* PAGE EXTRACT
Although strategies putting growth before profit instead of profit-first schemes may set InsurTech startups apart from established players in personal and commercial insurance lines, there’s less of a divide when executives of the two groups describe their company cultures.

Leaders of both types of operations agree that minding culture and cultivating strategy are both important parts of their jobs. Nine executives who answered questions we posed about culture and strategy also used phrases like “employees feel empowered” and identified their cultures as “collaborative,” “innovative” and “diverse” in roughly equal measure.

We present answers to questions like “Do you spend more time on culture or strategy?” and “How would you describe your company’s culture today?” from three chief executive officers of established carriers—American Family, The Hanover and QBE—in the articles linked below. Responses from six executives of InsurTech startups (mainly co-founders and CEOs) to the same set of five questions are also provided.

One notable difference between established players and InsurTechs is that twice as many InsurTech startups responded to our invitation to participate in our Culture Q&A exchange even though we actually invited fewer of them to take part. Comparative participation rates were 75 percent for InsurTech startups vs. 27 percent for incumbent carriers.

Three other executives of traditional established players, however, made a big contribution to our publication, with Kemper CEO Joseph Lacher and State Auto CEO Mike LaRocco generously sharing details of recent cultural transformations, and Ivy Kusinga, Chubb’s chief culture officer, profiled as well.

* EXTRACTED RECORDS

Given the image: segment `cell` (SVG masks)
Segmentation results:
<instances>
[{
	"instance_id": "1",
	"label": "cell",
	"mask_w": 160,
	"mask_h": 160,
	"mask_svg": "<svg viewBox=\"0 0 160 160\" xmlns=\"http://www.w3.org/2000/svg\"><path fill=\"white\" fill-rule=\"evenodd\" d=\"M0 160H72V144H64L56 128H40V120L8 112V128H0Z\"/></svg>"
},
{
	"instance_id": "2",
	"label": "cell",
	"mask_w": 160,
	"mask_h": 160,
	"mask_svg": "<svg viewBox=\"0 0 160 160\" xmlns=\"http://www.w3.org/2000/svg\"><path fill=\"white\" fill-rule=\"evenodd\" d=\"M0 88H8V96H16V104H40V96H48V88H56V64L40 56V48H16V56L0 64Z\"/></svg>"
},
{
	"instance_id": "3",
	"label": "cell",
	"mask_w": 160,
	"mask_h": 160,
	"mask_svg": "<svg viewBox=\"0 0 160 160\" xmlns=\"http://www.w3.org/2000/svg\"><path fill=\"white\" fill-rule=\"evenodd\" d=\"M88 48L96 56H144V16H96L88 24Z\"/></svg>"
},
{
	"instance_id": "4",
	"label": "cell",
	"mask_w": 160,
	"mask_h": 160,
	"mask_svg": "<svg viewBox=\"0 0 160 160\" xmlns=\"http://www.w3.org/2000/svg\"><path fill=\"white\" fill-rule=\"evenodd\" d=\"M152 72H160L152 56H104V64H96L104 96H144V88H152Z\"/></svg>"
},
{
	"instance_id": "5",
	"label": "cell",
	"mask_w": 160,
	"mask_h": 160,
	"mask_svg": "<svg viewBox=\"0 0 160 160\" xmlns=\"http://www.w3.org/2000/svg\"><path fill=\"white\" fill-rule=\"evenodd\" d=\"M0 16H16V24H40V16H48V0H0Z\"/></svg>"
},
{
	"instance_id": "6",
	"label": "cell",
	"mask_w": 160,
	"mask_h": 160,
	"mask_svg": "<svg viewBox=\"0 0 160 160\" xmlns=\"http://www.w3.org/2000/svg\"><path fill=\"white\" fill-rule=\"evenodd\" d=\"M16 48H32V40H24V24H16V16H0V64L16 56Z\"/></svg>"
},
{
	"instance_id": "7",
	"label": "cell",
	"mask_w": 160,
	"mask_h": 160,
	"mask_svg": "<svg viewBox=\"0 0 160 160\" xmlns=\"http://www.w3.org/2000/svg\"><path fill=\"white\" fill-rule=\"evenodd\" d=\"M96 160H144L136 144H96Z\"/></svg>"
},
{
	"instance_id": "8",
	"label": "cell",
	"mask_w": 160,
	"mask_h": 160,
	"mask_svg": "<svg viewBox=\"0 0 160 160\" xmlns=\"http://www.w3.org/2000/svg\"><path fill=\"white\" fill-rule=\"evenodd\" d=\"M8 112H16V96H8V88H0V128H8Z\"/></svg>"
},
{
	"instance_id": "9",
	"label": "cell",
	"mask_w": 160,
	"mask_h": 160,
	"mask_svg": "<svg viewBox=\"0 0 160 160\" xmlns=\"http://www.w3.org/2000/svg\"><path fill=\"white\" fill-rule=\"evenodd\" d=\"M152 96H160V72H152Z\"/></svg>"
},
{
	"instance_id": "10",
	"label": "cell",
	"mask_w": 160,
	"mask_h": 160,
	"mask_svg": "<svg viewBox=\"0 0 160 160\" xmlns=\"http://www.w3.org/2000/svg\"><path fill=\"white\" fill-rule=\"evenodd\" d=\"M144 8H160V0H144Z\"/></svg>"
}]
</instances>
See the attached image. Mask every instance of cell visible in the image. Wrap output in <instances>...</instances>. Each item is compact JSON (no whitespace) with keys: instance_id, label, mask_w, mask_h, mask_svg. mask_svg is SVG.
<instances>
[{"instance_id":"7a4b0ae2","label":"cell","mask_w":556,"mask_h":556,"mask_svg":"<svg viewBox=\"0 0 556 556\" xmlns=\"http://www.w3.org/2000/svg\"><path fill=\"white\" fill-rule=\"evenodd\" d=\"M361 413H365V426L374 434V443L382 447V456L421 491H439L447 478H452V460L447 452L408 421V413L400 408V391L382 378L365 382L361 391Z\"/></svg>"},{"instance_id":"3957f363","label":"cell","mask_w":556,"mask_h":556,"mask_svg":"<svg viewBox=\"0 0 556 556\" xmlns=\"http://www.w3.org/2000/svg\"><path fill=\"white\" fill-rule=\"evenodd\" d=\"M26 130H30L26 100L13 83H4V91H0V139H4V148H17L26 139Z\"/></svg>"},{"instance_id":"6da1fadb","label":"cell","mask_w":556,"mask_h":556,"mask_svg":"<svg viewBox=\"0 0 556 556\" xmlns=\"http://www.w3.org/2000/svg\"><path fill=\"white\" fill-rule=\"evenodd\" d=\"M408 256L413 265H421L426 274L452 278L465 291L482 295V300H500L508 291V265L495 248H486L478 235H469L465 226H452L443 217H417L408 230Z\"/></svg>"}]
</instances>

* TASKS
• A. From the insurance culture article, quote the passage starting with "We present answers" and going on through "for incumbent carriers.".
• B. Does the insurance culture article support each statement below? Answer yes or no for each, and quote the words from the article that decide it.
(i) The article gives answers from three chief executive officers of established carriers.
(ii) The participation rate was higher for incumbent carriers than for InsurTech startups.
(iii) Ivy Kusinga is Chubb's CEO.

* SOLUTIONS BY TASK
• A.
We present answers to questions like “Do you spend more time on culture or strategy?” and “How would you describe your company’s culture today?” from three chief executive officers of established carriers—American Family, The Hanover and QBE—in the articles linked below. Responses from six executives of InsurTech startups (mainly co-founders and CEOs) to the same set of five questions are also provided.

One notable difference between established players and InsurTechs is that twice as many InsurTech startups responded to our invitation to participate in our Culture Q&A exchange even though we actually invited fewer of them to take part. Comparative participation rates were 75 percent for InsurTech startups vs. 27 percent for incumbent carriers.

• B.
(i) Yes: "from three chief executive officers of established carriers—American Family, The Hanover and QBE"
(ii) No: "Comparative participation rates were 75 percent for InsurTech startups vs. 27 percent for incumbent carriers."
(iii) No: "Ivy Kusinga, Chubb’s chief culture officer"